Junpei raised his eyes away from the pillow, tilting his head so that he could stare vacantly at his watch.

A minute to go. He swallowed, his throat bobbing against the bed spread.

Fourty-five seconds to go. Junpei re-buried his head in the cushions, angling his wrist so that his watch rested beside his ear. Eyes closed, the sound monopolized his senses. His world narrowed to tick-tick-ticking of his watch, and, in the quiet of the room, it and the soft patter of rain outside seemed oppressively loud. Junpei's eyes squinted against the cotton pillowcase, and he counted.

Twenty five seconds to go, and Junpei wanted. God, he wanted. More than anything. More than he had ever wanted to be a hero and more than he had ever wanted Chidori, he wanted to go back, just for an hour, a couple of minutes even, so that he could find whatever it was that he had lost, so he could find himself or their leader or whatever the hell it was he did not seem to be able to live without, because life was fucking killing him, and he did not know how to make it better. That was all he wanted. To make it better, and to find proof that the waking world was not as bleak and solid as it seemed.

Five seconds to go, and Junpei prayed. Just once. He just wanted one more look. Please.

And it was midnight.

Junpei almost sobbed when his watch kept ticking, pulling him away from midnight and on to 12:01. Furious, at himself and at the world, Junpei punched his pillow, jerking backwards until he could scramble into a sitting position. Panting, he glared at his cushions before stilling. There was another sound in the room.

Junpei whipped around, staring at the television that he knew had been off only moments ago. The screen crackled with static for a few seconds before it resolved into a picture so crisp and clear that it was like looking through a window.

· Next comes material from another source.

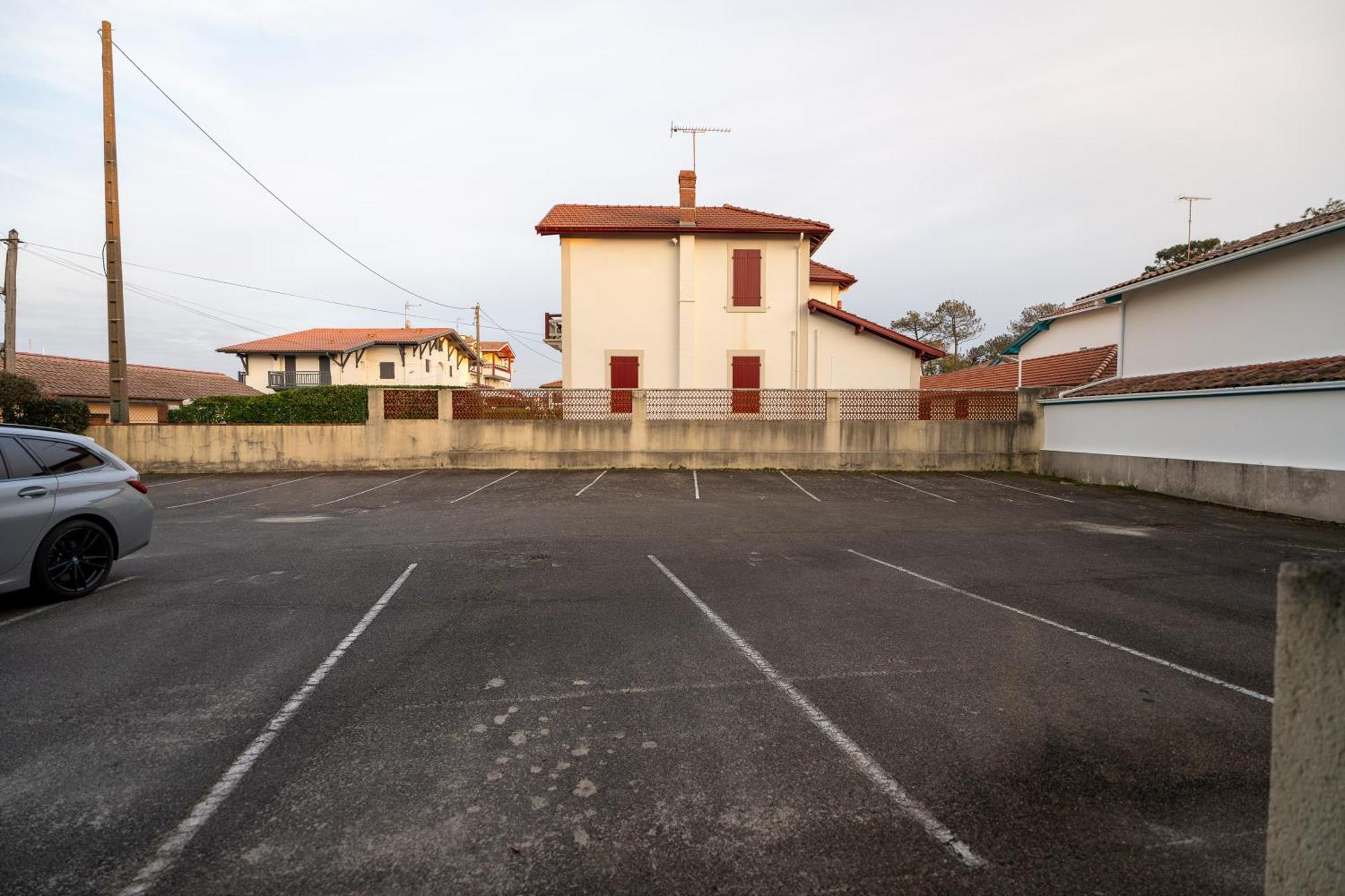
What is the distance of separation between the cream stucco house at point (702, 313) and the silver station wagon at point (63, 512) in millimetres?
16326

Holy hell. He really was crazy.

He had known abstractly, Junpei thought as he flopped off the bed. The other members of SEES certainly made no secret of what they thought of his mental stability, but he had not thought…could one progress to hallucinations that quickly? Was he supposed to know the things he was seeing could not possibly be real? Junpei staggered forwards until he was face to face with the ratty black box. The screen filled his vision.

Well, he had gotten what he wished for, he supposed, even if it came at the expense of what was left of his sanity. The TV-window was situated about nine stories up so that he could look out and see Port Island and the bay as they basked in syrupy moonlight. Blood ran thick down the walls of a building across the street, and he could almost see Tartarus on the right hand side, but it was just past the edge of the screen. Junpei reeled forwards, clammy and frantic with the mindless urge to see around that corner, to see Tartarus like he had so many times before. His cheek flattened against the screen, and the glass friggin' gave.

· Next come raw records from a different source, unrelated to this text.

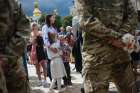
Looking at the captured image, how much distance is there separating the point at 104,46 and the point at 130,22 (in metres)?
0.43

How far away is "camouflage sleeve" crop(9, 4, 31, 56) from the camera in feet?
16.3

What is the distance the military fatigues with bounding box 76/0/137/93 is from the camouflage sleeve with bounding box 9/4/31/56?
93 centimetres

Junpei scrambled backwards so quickly that he cracked his head against the bed frame. Holy shit. Holy…he panted, eyes wide and terrified and holy shit.

So, apparently he was not hallucinating, unless his mind could simulate tactile responses at that level. Junpei's chest heaved as he tried to calm himself down, but peace of mind did not seem to want to visit him at the moment. Junpei glanced at the screen and was both relieved and alarmed to see that the Dark Hour was still on the other side, clear and calm and as real as it ever had been.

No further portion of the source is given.